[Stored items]
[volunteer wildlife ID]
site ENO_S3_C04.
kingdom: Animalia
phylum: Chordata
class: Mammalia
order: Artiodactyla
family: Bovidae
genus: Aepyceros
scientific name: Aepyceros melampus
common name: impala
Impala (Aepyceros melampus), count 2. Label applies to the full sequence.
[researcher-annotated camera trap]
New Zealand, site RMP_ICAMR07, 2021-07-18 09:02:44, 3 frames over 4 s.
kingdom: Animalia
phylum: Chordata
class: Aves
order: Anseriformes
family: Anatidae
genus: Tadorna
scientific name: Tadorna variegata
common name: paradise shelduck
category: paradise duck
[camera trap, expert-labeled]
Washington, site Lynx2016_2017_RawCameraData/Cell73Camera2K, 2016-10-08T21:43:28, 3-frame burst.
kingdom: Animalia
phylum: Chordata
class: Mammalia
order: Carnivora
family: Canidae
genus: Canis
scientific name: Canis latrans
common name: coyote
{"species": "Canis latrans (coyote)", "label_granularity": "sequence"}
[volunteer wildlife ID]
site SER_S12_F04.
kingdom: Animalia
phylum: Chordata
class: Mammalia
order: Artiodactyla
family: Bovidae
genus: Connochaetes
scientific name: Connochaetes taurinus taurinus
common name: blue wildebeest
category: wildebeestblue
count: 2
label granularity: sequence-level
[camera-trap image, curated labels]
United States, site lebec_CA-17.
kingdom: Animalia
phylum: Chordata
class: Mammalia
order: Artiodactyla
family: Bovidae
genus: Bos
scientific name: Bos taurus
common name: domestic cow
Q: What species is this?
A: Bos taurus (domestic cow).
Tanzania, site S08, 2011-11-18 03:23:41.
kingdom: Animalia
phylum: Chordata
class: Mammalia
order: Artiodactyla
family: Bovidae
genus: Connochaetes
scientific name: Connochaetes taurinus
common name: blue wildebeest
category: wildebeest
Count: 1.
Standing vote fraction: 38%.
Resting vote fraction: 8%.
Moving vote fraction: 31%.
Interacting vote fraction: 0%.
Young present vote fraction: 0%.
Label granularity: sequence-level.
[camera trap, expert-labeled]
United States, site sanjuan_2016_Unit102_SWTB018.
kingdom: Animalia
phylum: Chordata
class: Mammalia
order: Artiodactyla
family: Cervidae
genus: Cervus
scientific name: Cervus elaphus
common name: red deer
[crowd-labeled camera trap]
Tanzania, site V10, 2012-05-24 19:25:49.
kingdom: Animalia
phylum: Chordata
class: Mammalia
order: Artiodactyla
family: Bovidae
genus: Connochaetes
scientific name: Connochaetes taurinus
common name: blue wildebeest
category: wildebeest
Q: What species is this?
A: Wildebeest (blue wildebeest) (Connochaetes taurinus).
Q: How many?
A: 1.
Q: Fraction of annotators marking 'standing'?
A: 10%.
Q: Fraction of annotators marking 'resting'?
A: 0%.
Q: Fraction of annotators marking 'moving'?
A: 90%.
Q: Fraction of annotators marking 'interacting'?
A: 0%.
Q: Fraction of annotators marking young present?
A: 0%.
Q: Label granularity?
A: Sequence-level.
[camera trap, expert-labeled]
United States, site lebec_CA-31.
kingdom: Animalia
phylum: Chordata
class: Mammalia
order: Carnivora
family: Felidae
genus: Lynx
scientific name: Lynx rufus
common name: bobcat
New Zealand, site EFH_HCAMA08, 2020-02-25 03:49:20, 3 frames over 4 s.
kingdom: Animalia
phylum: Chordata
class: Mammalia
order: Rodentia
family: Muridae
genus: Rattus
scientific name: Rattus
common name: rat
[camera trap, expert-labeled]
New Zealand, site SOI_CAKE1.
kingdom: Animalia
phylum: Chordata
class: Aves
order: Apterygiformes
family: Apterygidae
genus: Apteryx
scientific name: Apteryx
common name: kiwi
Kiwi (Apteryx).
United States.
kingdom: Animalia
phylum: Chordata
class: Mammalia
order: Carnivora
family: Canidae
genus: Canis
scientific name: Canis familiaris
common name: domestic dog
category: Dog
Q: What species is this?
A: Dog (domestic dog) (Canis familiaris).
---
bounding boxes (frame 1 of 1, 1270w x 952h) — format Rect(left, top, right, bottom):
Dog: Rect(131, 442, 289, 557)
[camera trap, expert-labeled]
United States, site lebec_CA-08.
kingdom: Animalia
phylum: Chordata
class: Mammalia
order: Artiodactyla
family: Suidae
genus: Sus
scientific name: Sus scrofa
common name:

YOUR TASK
Give the records above again in full, keeping every character unchanged.

SOLUTION TO THIS TASK
[volunteer wildlife ID]
site ENO_S3_C04.
kingdom: Animalia
phylum: Chordata
class: Mammalia
order: Artiodactyla
family: Bovidae
genus: Aepyceros
scientific name: Aepyceros melampus
common name: impala
Impala (Aepyceros melampus), count 2. Label applies to the full sequence.
[researcher-annotated camera trap]
New Zealand, site RMP_ICAMR07, 2021-07-18 09:02:44, 3 frames over 4 s.
kingdom: Animalia
phylum: Chordata
class: Aves
order: Anseriformes
family: Anatidae
genus: Tadorna
scientific name: Tadorna variegata
common name: paradise shelduck
category: paradise duck
[camera trap, expert-labeled]
Washington, site Lynx2016_2017_RawCameraData/Cell73Camera2K, 2016-10-08T21:43:28, 3-frame burst.
kingdom: Animalia
phylum: Chordata
class: Mammalia
order: Carnivora
family: Canidae
genus: Canis
scientific name: Canis latrans
common name: coyote
{"species": "Canis latrans (coyote)", "label_granularity": "sequence"}
[volunteer wildlife ID]
site SER_S12_F04.
kingdom: Animalia
phylum: Chordata
class: Mammalia
order: Artiodactyla
family: Bovidae
genus: Connochaetes
scientific name: Connochaetes taurinus taurinus
common name: blue wildebeest
category: wildebeestblue
count: 2
label granularity: sequence-level
[camera-trap image, curated labels]
United States, site lebec_CA-17.
kingdom: Animalia
phylum: Chordata
class: Mammalia
order: Artiodactyla
family: Bovidae
genus: Bos
scientific name: Bos taurus
common name: domestic cow
Q: What species is this?
A: Bos taurus (domestic cow).
Tanzania, site S08, 2011-11-18 03:23:41.
kingdom: Animalia
phylum: Chordata
class: Mammalia
order: Artiodactyla
family: Bovidae
genus: Connochaetes
scientific name: Connochaetes taurinus
common name: blue wildebeest
category: wildebeest
Count: 1.
Standing vote fraction: 38%.
Resting vote fraction: 8%.
Moving vote fraction: 31%.
Interacting vote fraction: 0%.
Young present vote fraction: 0%.
Label granularity: sequence-level.
[camera trap, expert-labeled]
United States, site sanjuan_2016_Unit102_SWTB018.
kingdom: Animalia
phylum: Chordata
class: Mammalia
order: Artiodactyla
family: Cervidae
genus: Cervus
scientific name: Cervus elaphus
common name: red deer
[crowd-labeled camera trap]
Tanzania, site V10, 2012-05-24 19:25:49.
kingdom: Animalia
phylum: Chordata
class: Mammalia
order: Artiodactyla
family: Bovidae
genus: Connochaetes
scientific name: Connochaetes taurinus
common name: blue wildebeest
category: wildebeest
Q: What species is this?
A: Wildebeest (blue wildebeest) (Connochaetes taurinus).
Q: How many?
A: 1.
Q: Fraction of annotators marking 'standing'?
A: 10%.
Q: Fraction of annotators marking 'resting'?
A: 0%.
Q: Fraction of annotators marking 'moving'?
A: 90%.
Q: Fraction of annotators marking 'interacting'?
A: 0%.
Q: Fraction of annotators marking young present?
A: 0%.
Q: Label granularity?
A: Sequence-level.
[camera trap, expert-labeled]
United States, site lebec_CA-31.
kingdom: Animalia
phylum: Chordata
class: Mammalia
order: Carnivora
family: Felidae
genus: Lynx
scientific name: Lynx rufus
common name: bobcat
New Zealand, site EFH_HCAMA08, 2020-02-25 03:49:20, 3 frames over 4 s.
kingdom: Animalia
phylum: Chordata
class: Mammalia
order: Rodentia
family: Muridae
genus: Rattus
scientific name: Rattus
common name: rat
[camera trap, expert-labeled]
New Zealand, site SOI_CAKE1.
kingdom: Animalia
phylum: Chordata
class: Aves
order: Apterygiformes
family: Apterygidae
genus: Apteryx
scientific name: Apteryx
common name: kiwi
Kiwi (Apteryx).
United States.
kingdom: Animalia
phylum: Chordata
class: Mammalia
order: Carnivora
family: Canidae
genus: Canis
scientific name: Canis familiaris
common name: domestic dog
category: Dog
Q: What species is this?
A: Dog (domestic dog) (Canis familiaris).
---
bounding boxes (frame 1 of 1, 1270w x 952h) — format Rect(left, top, right, bottom):
Dog: Rect(131, 442, 289, 557)
[camera trap, expert-labeled]
United States, site lebec_CA-08.
kingdom: Animalia
phylum: Chordata
class: Mammalia
order: Artiodactyla
family: Suidae
genus: Sus
scientific name: Sus scrofa
common name:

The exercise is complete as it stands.